A economista Monica Baumgarten de Bolle, diretora da consultoria Galanto/MBB, em Washington, disse que as agências de classificação de risco internacionais receberam muito mal a escolha de Bendine. Na sua avaliação, a nomeação aumentou as chances de novo rebaixamento da nota da estatal.“ O mercado esperava alguém de fora do setor público, que tivesse liberdade para dar o choque de gestão de que a Petrobras precisa”, observou. (Colaboraram Paulo de Tarso Lyra e Paulo Silva Pinto)
Conselho dividido
A decisão da presidente Dilma Roussseff de impor Aldemir Bendine, ex-presidente do Banco do Brasil, no comando da Petrobras dividiu o Conselho de Administração da estatal. Dos 10 integrantes, três votaram contra, dois representando acionistas de menor porte, um nomeado pelos empregados.Mauro Rodrigues da Cunha, indicado pelos minoritários, disse que a aprovação de Bendine foi imposição do governo.
“Assistimos a mais um episódio de desrespeito. Os conselheiros tomaram conhecimento do nome do novo presidente da companhia pela imprensa, antes de o assunto ser discutido. Eu gostaria de dizer em público as verdades que pus em ata, mas correria o risco de sofrer retaliações, como já sofri no passado” ressaltou Cunha. Para ele, o acionista controlador mais uma vez impõe sua vontade sobre os interesses da Petrobras, ignorando os apelos de investidores.
Representante dos funcionários no Conselho, Silvio Sinedino afirmou que votou contra a eleição de Bendine e de Ivan Monteiro para a diretoria Financeira. “Nosso voto é contrário aos nomes propostos, não pelo mérito pessoal dos indicados, mas pela formada indicação, sem consulta aos trabalhadores da Petrobras”, disse.
Medo de demissão
Sinedino sugeriu que a diretoria fosse escolhida no mercado, como ocorreu com João Elek, que assumiu a recém criada diretoria de Governança, Risco e Conformidade. Já o quadro de gerentes deveria ser eleito pelos empregados. “Propomos que a seleção da alta gerência passe a ser feita internamente, pelos próprios trabalhadores da companhia, em eleição direta que indique ao Conselho de Administração uma lista com três nomes para cada cargo.”
A Federação Única dos Petroleiros (FUP), entidade sindical dos empregados da Petrobras, também recebeu com resistência a indicação de Bendine. José Maria Rangel, diretor da entidade e ex-conselheiro da companhia, disse que ele construiu fama de“durão” nas negociações com os funcionários do BB, o que é“preocupante”.

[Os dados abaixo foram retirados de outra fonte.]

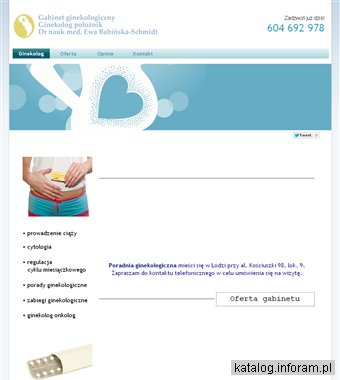GINEKOLOG E.BABIŃSKA-SCHMIDT prowadzenie ciąży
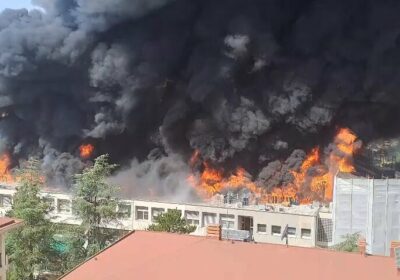 🇮🇹 | ÚLTIMA HORA: Gran incendio en este momento en la Universidad de Tuscia,…
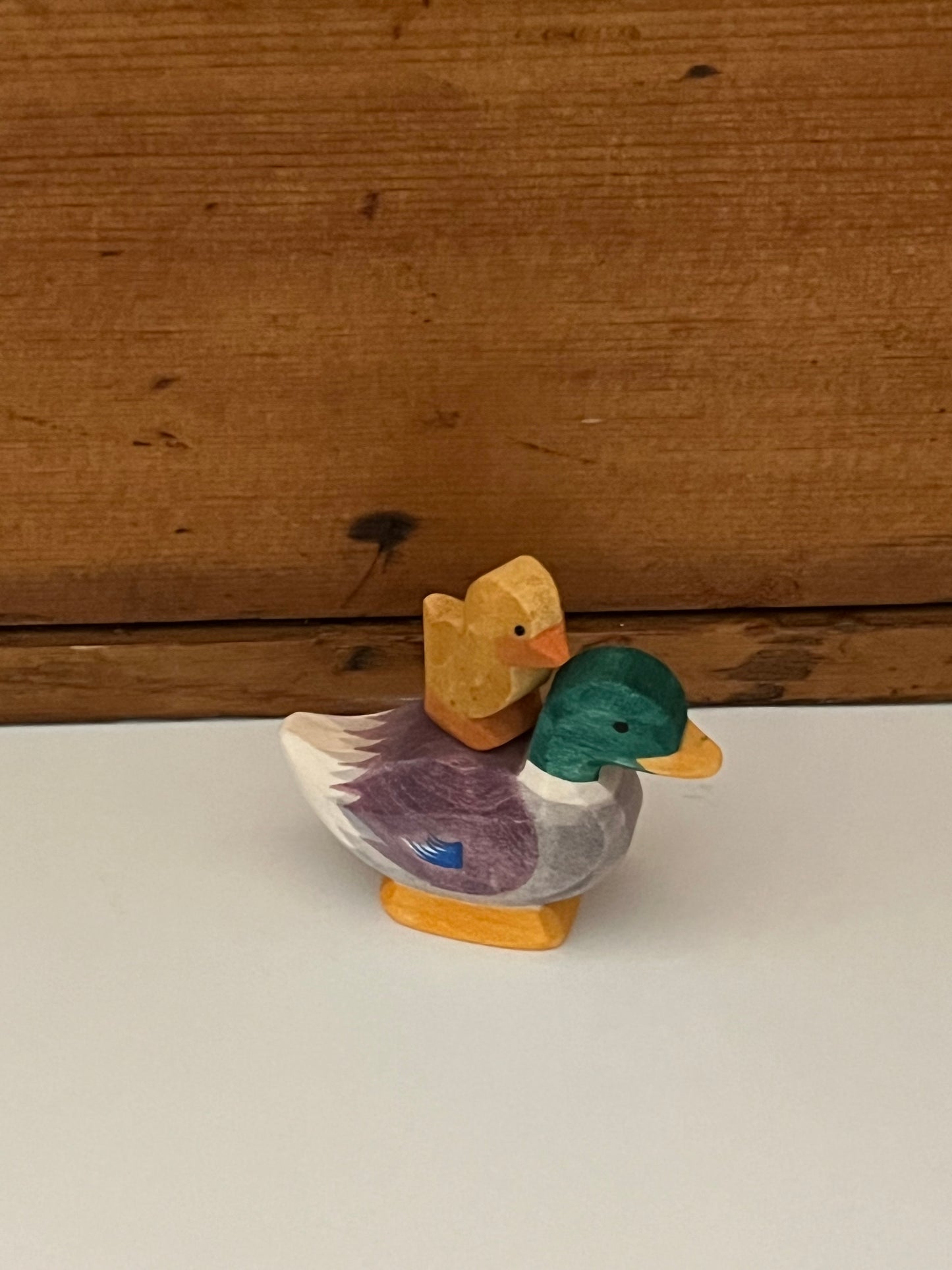 Wooden Dollhouse Play - DUCK, DRAKE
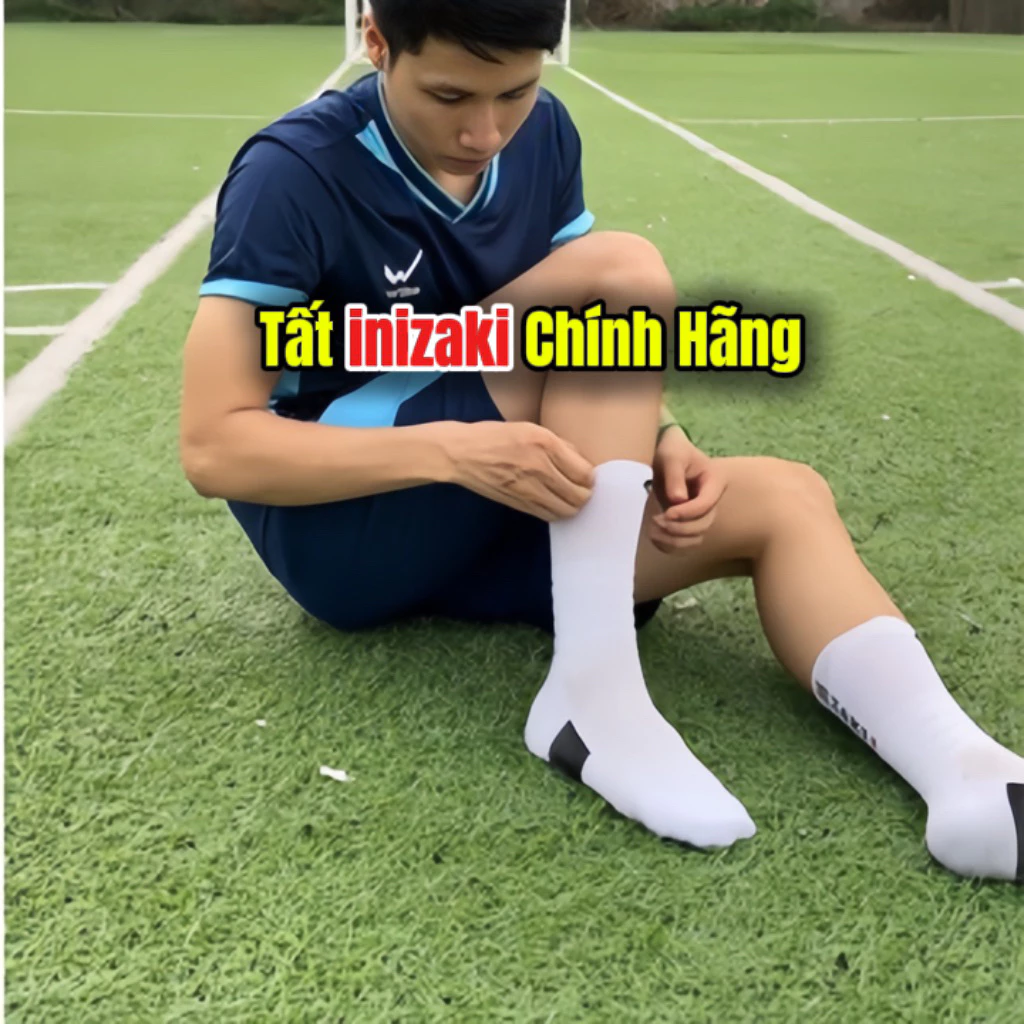 Tất Bóng Đá inizaki màu trắng Chính Hãng Xuân Quý Sân 7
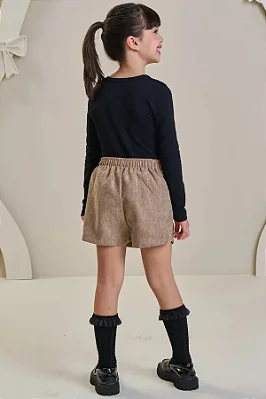 Meia 3/4 Bebe Preto M 30a34 Infanti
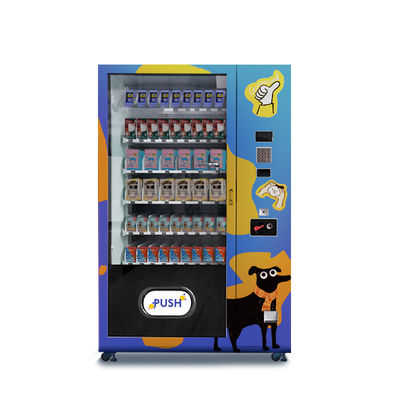 Commercial smart Snack Drink Vending Machine With Extra Screen For Branding Price Promotion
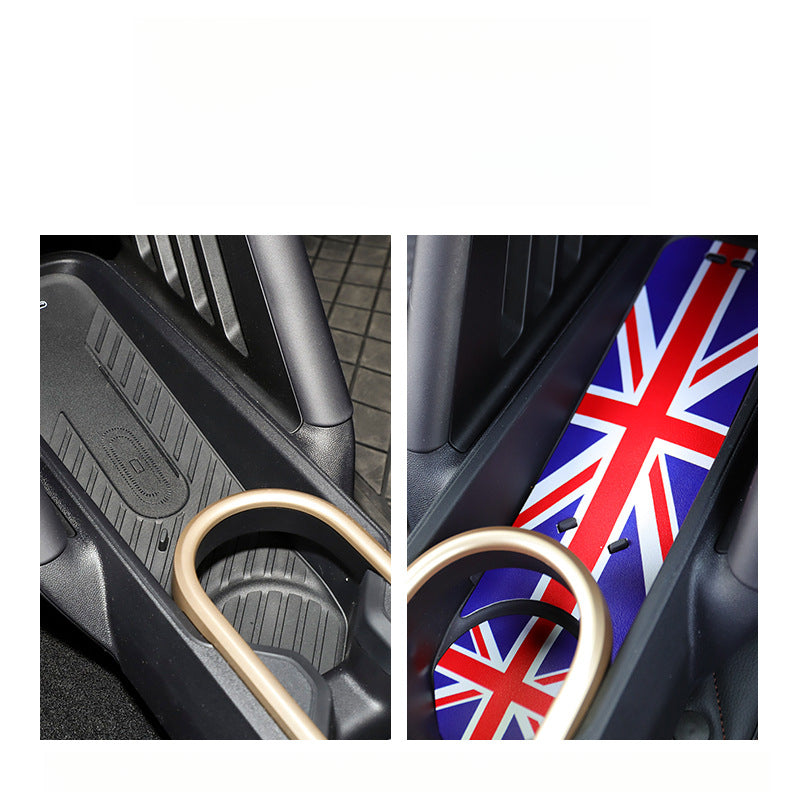 MINI J01 Leather Center Console & Door Slot Mats Evfuns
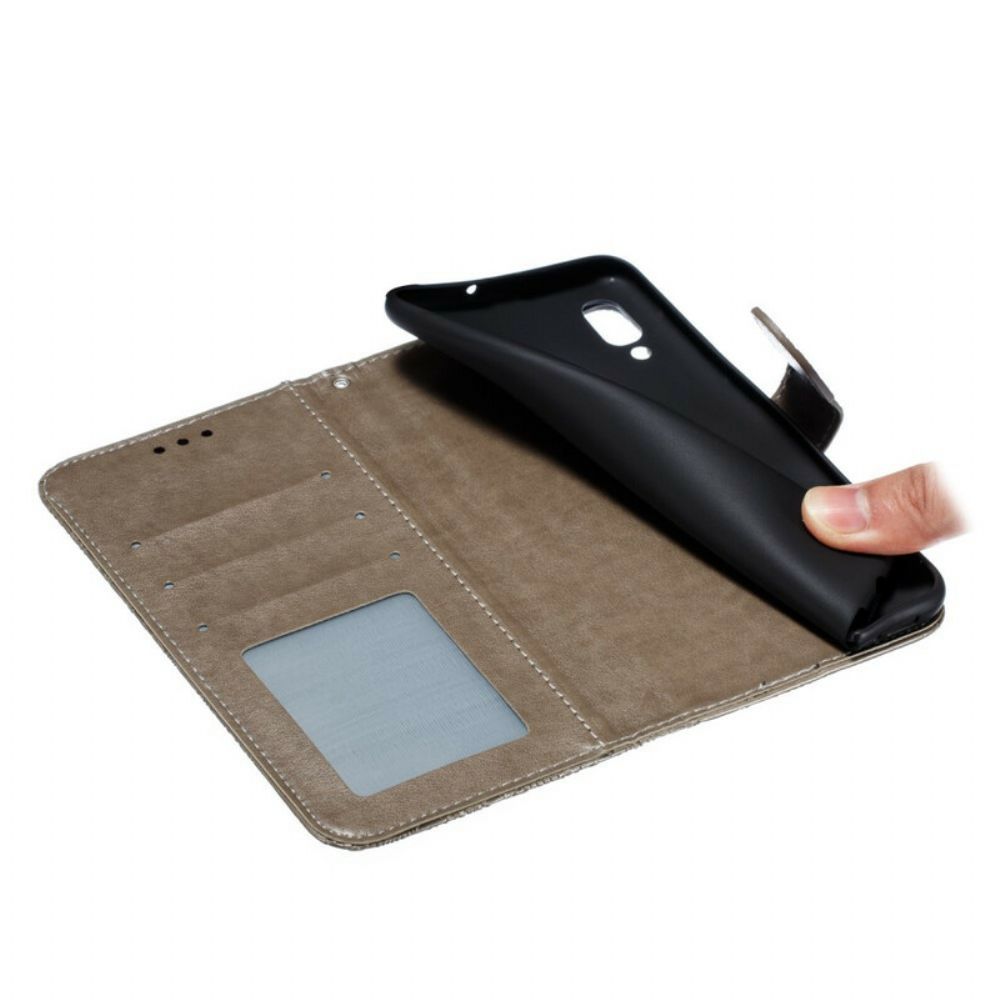 Flip Case Für Samsung Galaxy A30 / A20 Mit Kordel Stammes-riemenblumen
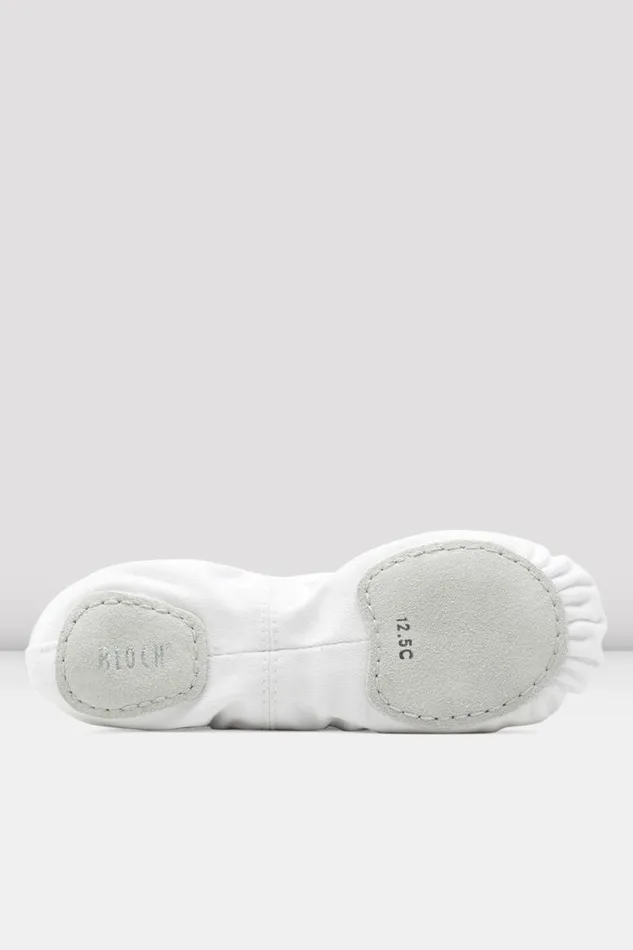 Children Ballet Bloch Performa Stretch Canvas Ballet Shoes White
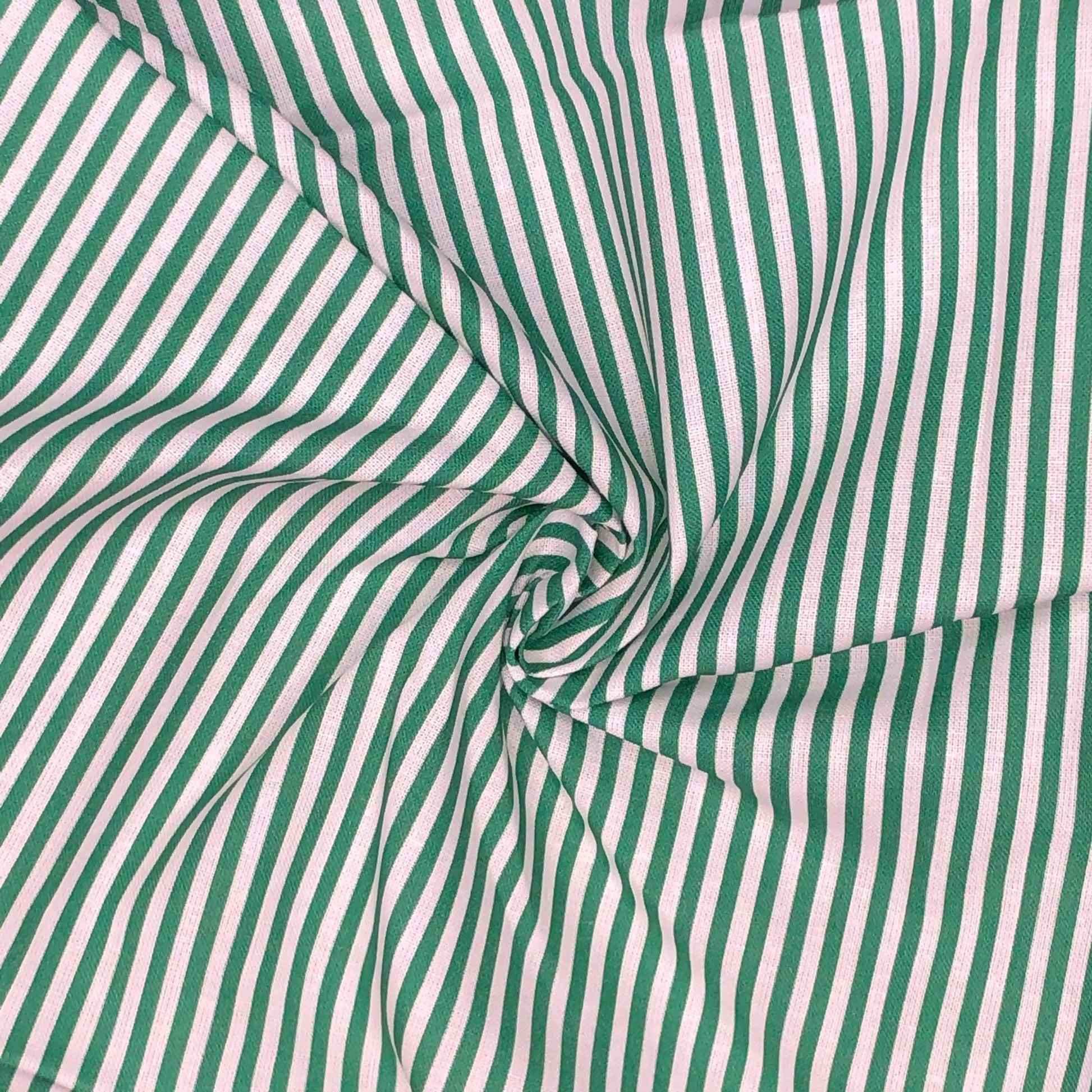 Candy Stripe Digital Printed 100% Cotton Fabric | 150gsm 55" (140cm) Wide | OEKO-TEX® Standard 100 Certified – Sold by the Metre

Como fator positivo, Rangel considerou o fato de Bendine ser homem de confiança do Planalto, o que significa que a tendência é ele continuar a defender os interesses de governo, como o controle dos preços dos combustíveis. A posição é exatamente contrária à do mercado financeiro, que interpreta a intervenção do Estado nas decisões empresariais como um entrave à eficiência da Petrobras.
Para o diretor da FUP, dentro da estatal, a percepção é de que a diretoria aprovada ontem representa a continuidade do modelo de administração anterior e que, assim, dificilmente haverá uma “limpeza” na companhia. Bendine “é mais do mesmo”, disse um gerente da Petrobras que não quis se identificar.